_Problèmes à résoudre_:
A - Répondez aux questions suivantes sur l'extrait consacré à l'expression des sentiments :
(i) D'après la théorie antique des tempéraments, à qui les émotions chaudes et sèches sont-elles associées ?
(ii) De quelle nationalité est l'écrivain Alphonse Karr, selon l'extrait ?
(iii) D'après la dernière phrase, qu'est-ce qui joue un rôle majeur dans la socialisation des hommes et des femmes ?
B - Reproduisez fidèlement le passage de l'extrait sur l'expression des sentiments, en partant de « Les femmes ont » et en allant jusqu'à « de ces derniers. ».
C - Dressez la liste complète des émotions que, selon l'extrait sur l'expression des sentiments, la théorie antique des tempéraments rattachait aux femmes.

===== Passage cité

L’objet d’étude aujourd’hui se réfère donc à ce phénomène en traitant la question complexe et contemporaine de l’expression des sentiments. Autrement dit, pourquoi les femmes sont-elles jugées comme étant plus réceptives à l’expression des sentiments? Ou plutôt, pourquoi les hommes sont-ils perçus comme étant moins sensibles?


Depuis la nuit des temps, cette question d’expression des sentiments est prépondérante et les avancées sociologiques, anthropiques voire même philosophiques à ce sujet, ont permis l’édifice de nombreuses thèses et explications sur ce dernier. Ainsi, historiquement, la théorie antique des tempéraments associe les émotions chaudes et sèches (colère, fureur, hardiesse, haine) aux hommes, tandis que les émotions froides et humides (modestie, douceur, crainte, pudeur, compassion, langueur) se référaient aux femmes.

Les femmes ont de tout temps été considérées comme plus émotives (avec une clairvoyance émotionnelle supérieure), et les hommes comme plus rationnels. L’écrivain français Alphonse Karr déclarait même : “Il a été convenu que les femmes feraient semblant d'être faibles et timides et que les hommes feindraient d'être forts et courageux”, symbole d’une différenciation genrée historique.

Mais en réalité la réponse à la question se trouve dans la question même, puisque le jugement de la société sur les hommes et les femmes joue un rôle majeur dans la socialisation de ces derniers.

==========
===== Données fournies

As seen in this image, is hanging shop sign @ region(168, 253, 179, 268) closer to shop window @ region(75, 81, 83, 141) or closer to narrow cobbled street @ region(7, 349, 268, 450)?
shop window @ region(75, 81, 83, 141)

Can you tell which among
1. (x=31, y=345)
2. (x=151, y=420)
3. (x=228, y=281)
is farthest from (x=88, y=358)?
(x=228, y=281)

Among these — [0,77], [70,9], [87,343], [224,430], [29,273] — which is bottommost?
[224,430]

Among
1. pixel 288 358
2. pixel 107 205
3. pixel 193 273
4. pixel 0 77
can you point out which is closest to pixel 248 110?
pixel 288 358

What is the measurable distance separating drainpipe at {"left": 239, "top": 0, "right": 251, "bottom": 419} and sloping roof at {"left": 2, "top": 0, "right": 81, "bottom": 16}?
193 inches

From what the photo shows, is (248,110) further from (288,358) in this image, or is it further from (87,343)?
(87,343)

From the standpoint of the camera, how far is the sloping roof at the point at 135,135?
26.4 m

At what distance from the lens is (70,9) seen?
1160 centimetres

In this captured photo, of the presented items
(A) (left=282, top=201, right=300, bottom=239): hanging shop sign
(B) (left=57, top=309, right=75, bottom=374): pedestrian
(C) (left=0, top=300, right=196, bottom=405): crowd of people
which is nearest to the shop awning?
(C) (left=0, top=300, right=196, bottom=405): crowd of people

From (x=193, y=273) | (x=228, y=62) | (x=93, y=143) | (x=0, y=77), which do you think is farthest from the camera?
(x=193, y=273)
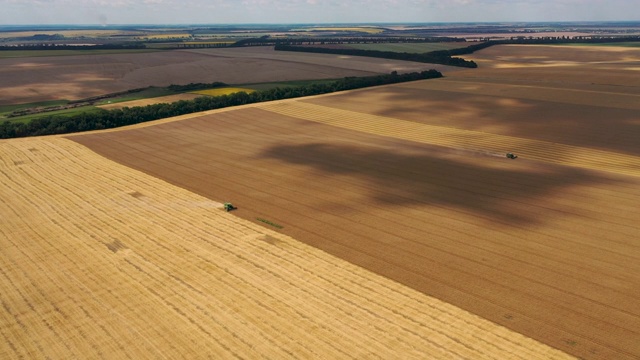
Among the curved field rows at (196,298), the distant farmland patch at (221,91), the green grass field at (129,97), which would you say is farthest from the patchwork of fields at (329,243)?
the distant farmland patch at (221,91)

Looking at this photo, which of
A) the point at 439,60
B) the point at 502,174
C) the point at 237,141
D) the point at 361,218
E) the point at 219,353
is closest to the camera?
the point at 219,353

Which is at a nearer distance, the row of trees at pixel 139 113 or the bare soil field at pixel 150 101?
the row of trees at pixel 139 113

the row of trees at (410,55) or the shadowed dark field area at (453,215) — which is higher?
the row of trees at (410,55)

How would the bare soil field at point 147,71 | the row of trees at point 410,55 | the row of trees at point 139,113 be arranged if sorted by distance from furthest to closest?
1. the row of trees at point 410,55
2. the bare soil field at point 147,71
3. the row of trees at point 139,113

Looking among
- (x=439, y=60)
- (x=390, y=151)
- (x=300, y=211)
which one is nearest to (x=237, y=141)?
(x=390, y=151)

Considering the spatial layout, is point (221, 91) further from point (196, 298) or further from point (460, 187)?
point (196, 298)

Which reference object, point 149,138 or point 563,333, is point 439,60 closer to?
point 149,138

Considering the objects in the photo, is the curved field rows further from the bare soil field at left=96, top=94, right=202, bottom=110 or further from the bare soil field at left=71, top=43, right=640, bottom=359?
the bare soil field at left=96, top=94, right=202, bottom=110

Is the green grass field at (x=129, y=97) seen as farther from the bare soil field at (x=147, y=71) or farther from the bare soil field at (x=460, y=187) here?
the bare soil field at (x=460, y=187)
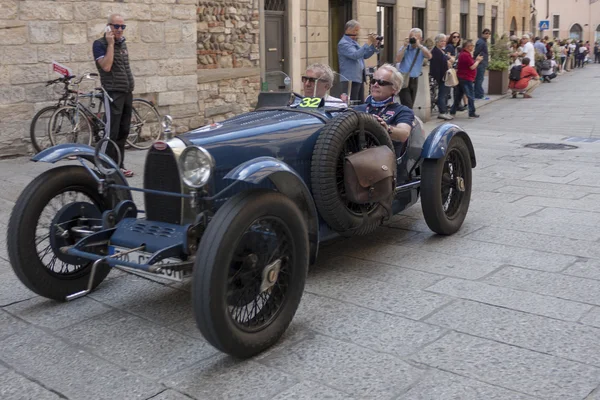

==========

_Réponses_:
A -
(i) Aux hommes.
(ii) Il est français.
(iii) Le jugement de la société sur les hommes et les femmes.

B -
Les femmes ont de tout temps été considérées comme plus émotives (avec une clairvoyance émotionnelle supérieure), et les hommes comme plus rationnels. L’écrivain français Alphonse Karr déclarait même : “Il a été convenu que les femmes feraient semblant d'être faibles et timides et que les hommes feindraient d'être forts et courageux”, symbole d’une différenciation genrée historique.

Mais en réalité la réponse à la question se trouve dans la question même, puisque le jugement de la société sur les hommes et les femmes joue un rôle majeur dans la socialisation de ces derniers.

C - modestie, douceur, crainte, pudeur, compassion, langueur